設問 1
植物栽培装置に関する文章の要点を二文でまとめてください。
設問 2
植物栽培装置に関する文章を、最後の文の次から書き継いでください。

出典
....

説明

植物栽培装置

【課題】本発明は、植物体の外部環境条件の調整に合わせて植物体の内部条件も調整することができる植物栽培装置を提供することを目的とするものである。
【解決手段】植物栽培装置は、水を含む培地物質Mを収容する筺体1と、収容された培地物質Mで栽培される植物体Pに対して上方から光を照射する照明ボード3と、培地物質Mに接触して培地物質Mと電気的に導通した状態に設定される電極体2と、電極体2に負電圧を印加して負電位状態にするとともに照明ボード3に電流を供給して照射制御を行う制御部8とを備えている。

【発明の詳細な説明】
【技術分野】
【0001】
本発明は、室内において植物に人工光源を照射して栽培する植物栽培装置に関する。
【背景技術】
【0002】
近年、安全及び安心な食物への関心の高まりに伴い、農薬を使用せずに農作物等の植物の栽培を室内で行う植物工場が注目されてきている。植物工場では、人工光源を用いて植物に光を照射するとともに肥料を必要に応じて投与し、栽培室内の温度及び湿度等を制御して植物の生育に最適な環境を人工的に実現することで、害虫の影響を受けず天候にも左右されることなく安定した品質の植物を生育することができるようになる。

....

提供資料
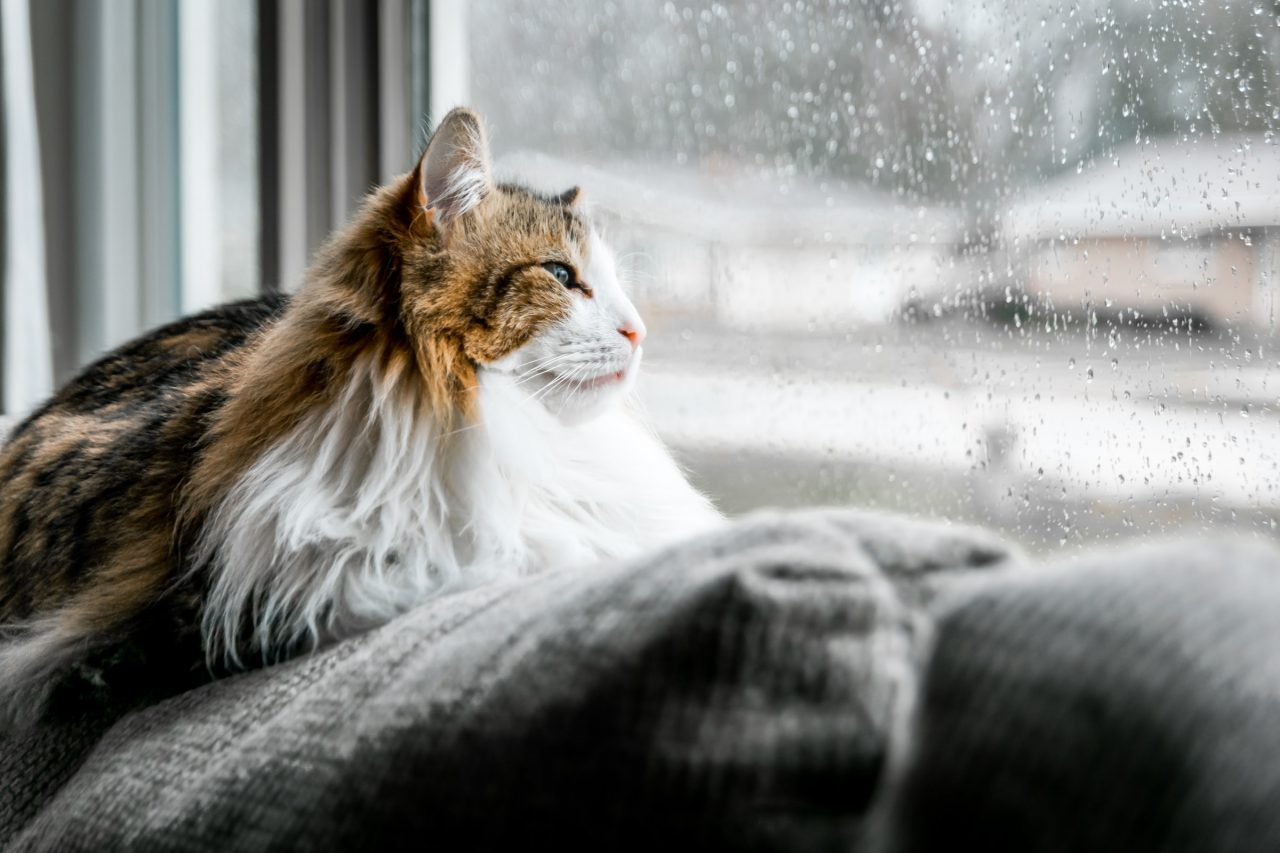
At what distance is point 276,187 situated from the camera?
187 cm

....

解答 1
この発明は、室内で植物に人工光源を照射して栽培する植物栽培装置に関するもので、植物体の外部環境条件の調整に合わせて植物体の内部条件も調整できる装置の提供を目的としている。その装置は、水を含む培地物質を収容する筐体、植物体に上方から光を照射する照明ボード、培地物質と電気的に導通した状態に設定される電極体、そして電極体に負電圧を印加して負電位状態にするとともに照明ボードに電流を供給して照射制御を行う制御部を備えている。

解答 2
【0003】
こうした植物栽培装置としては、例えば、特許文献1では、植物の光合成に必要な赤色の光源としての赤色LEDと、植物の光形態形成に必要な青色の光源としての青色LEDとを備え、赤色LEDの分布数よりも青色発光LEDの分布数を少なくして赤色と青色の相対の光強度比をほぼ8:1〜12:1程度とした植物栽培用の照明設備が記載されている。また、特許文献2では、断熱壁で囲まれたキャビネット本体の上面または側面に照明窓を設けてLED照明具を照明窓に対面するように設置し、更にキャビネット本体には、植物の育成状況を検出する育成検出センサー、植物の育成環境を監視する育成環境監視手段、育成環境を生成する育成環境生成手段、及び育成環境監視手段からの情報に基づき育成環境生成手段を制御する育成環境制御手段を備えた植物育成装置が記載されている。
【0004】
また、特許文献3では、大地と電気絶縁した土壌に植えた植物に直流負電圧を印加することにより、植物の組織中を流れる水に溶け込んでいるミネラルのイオン化を促して植物に吸収され易くすると共に、植物の細胞の新陳代謝の働きを活発にして、植物の成長を促進させる植物促成栽培装置が記載されている。
【先行技術文献】
【特許文献】
【0005】
【特許文献1】特開2001−086860号公報
【特許文献2】特開2003−079254号公報
【特許文献3】特開2002−017164号公報
【発明の概要】
【発明が解決しようとする課題】
【0006】
上述した特許文献1及び2では、植物体に照射する光源の色や光量を調整したり、温度や湿度の管理を行って植物体の外部環境を制御するようにしているが、植物体の生体内に直接作用するものではない。これに対して、特許文献3では、植物体に負電圧を印加することで植物体の内部に直接作用するようにしているが、外部環境に関しては十分な対応がなされていない。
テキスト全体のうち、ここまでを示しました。